LONDON, Sept 22 (Reuters) – Sterling rose, after slipping to a fresh 37-year low, against a weakening U.S. dollar on Thursday ahead of a Bank of England meeting and after a slew of central banks’ rate hikes.
Traders were awaiting for an expected BoE interest rate hike at 1100 GMT with money markets pricing in at least a 50-basis point increase by the BoE in the face of red-hot inflation that is just off a 40-year high.
This summer, rising interest rates in Britain have provided little support to sterling amid a gloomy outlook for Britain’s economy and a cost of living crisis.
“There is little to no confidence that the BoE can pull something out of the bag that will support the pound today,” said Jane Foley, head of FX strategy at Rabobank in London.
“Since May it has been clear that BoE rate hikes are not having much of an impact in halting downside pressure on sterling with UK fundamentals undermined by slow growth, a huge current account deficit and recently by concerns over the fiscal outlook,” she added.
Sterling was up 0.5% at $1.13255 against the weakening dollar at 0900 GMT . Against the euro, it was flat at 87.24 pence.
The pound has softened 16% against the dollar this year, slipping to a fresh 37-year low in early London trading.
It trimmed some of those losses as the dollar lost some grounds after Norway’s and the Swiss central banks raised interest rate, while Japan intervened in currency market to buy yen for the first time since 1998.

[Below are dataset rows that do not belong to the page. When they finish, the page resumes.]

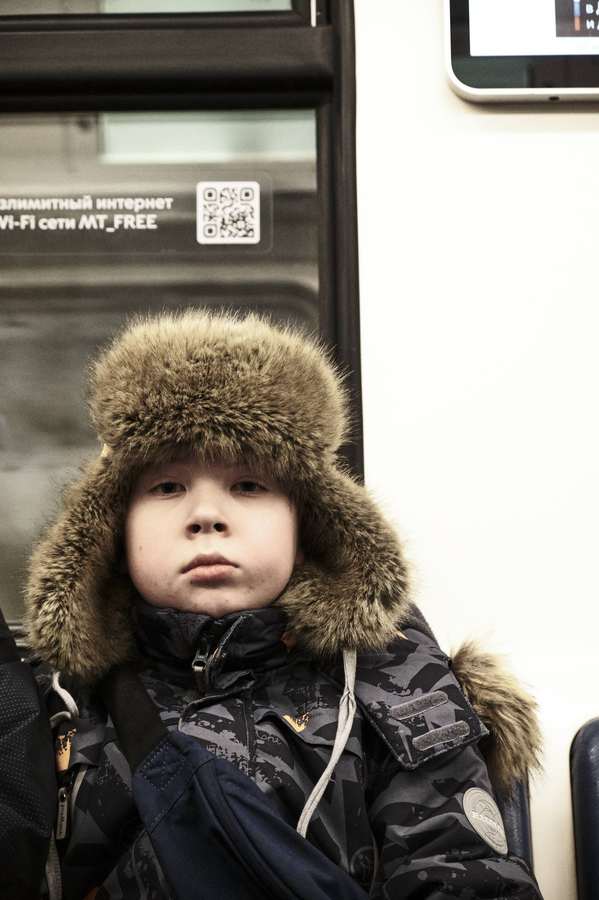 Portrait of a child in a fur hat
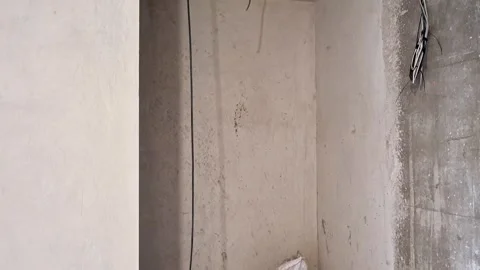 Exposed Concrete Ceiling with Electrical Wiring During Renovation Stock Footage 338372999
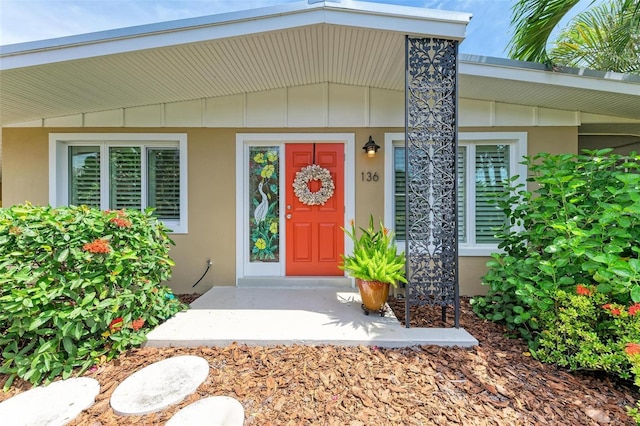 136 Crescent Dr, Anna Maria, FL 34216 - entrance to property with stucco siding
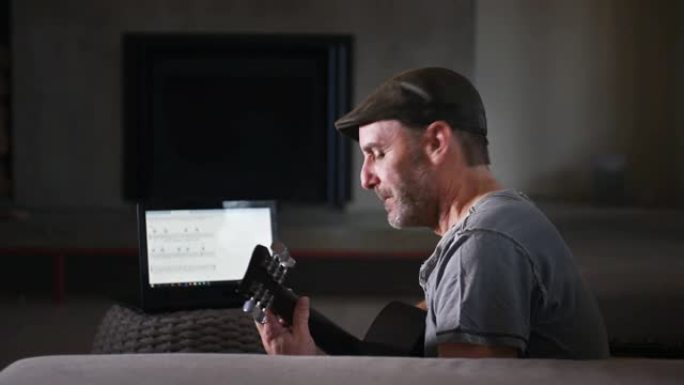 家庭独自吉他爱好成熟的男人用笔记本电脑练习吉他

That came after the Fed hiked interest rates on Wednesday by three-quarters of a percentage point for a third straight time and signaled that borrowing costs would keep rising this year.
Versus the Swiss franc , sterling surged 1.25% to 1.1019 after the Swiss National Bank raised its policy interest rate by 0.75 percentage point on Thursday.
“The sell off in the Swiss franc in the wake of the SNB’s 75 bp rate hike this morning has highlighted the difficulties that central banks (other than the Fed) are having in stabilising their currencies,” Foley added.